The UK is set to Brexit on January 31 after the Withdrawal Agreement Bill has been passed.

Metoni will charge exporters £25 per consignment for the new forms. But no tariffs, fees or VAT payments will be applied due to the UK being in a 'transition period’. They all kick in after a trade deal has been agreed, or if the UK leaves with no deal at the end of 2020.

No deal could also bring delays at ports due to goods being physically checked before being cleared by customs, Mr White added. Meanwhile, importers will also have to pay tariffs after the transition period ends, the rates will depend on the final deal.

Prime minister Boris Johnson has insisted a trade deal with the EU is possible by December 2020.

But yesterday, European Commission president Ursula von der Leyen said a full deal would be “impossible” by then.

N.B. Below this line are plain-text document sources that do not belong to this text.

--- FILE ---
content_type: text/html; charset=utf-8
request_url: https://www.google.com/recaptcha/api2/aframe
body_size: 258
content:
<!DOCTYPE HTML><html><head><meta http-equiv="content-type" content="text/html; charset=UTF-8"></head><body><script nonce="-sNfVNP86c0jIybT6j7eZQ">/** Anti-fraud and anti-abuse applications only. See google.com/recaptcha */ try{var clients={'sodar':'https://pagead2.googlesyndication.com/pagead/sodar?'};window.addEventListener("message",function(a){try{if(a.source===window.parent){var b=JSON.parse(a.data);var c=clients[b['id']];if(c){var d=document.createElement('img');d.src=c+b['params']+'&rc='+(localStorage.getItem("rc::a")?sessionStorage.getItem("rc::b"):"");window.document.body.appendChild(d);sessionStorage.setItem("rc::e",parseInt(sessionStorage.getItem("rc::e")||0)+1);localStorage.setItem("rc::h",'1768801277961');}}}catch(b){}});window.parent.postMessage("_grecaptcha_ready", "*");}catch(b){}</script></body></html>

EU law dictates that trade talks can't start until the UK legally leaves the bloc. Then EU countries must agree a mandate for the EU Commission to negotiate a trade agreement on their behalf. This has to be formally signed off at minister level by all EU countries. It means trade talks will start at the beginning of March.

EU membership ensures ‘frictionless’ trade between members with no red tape, checks or fees.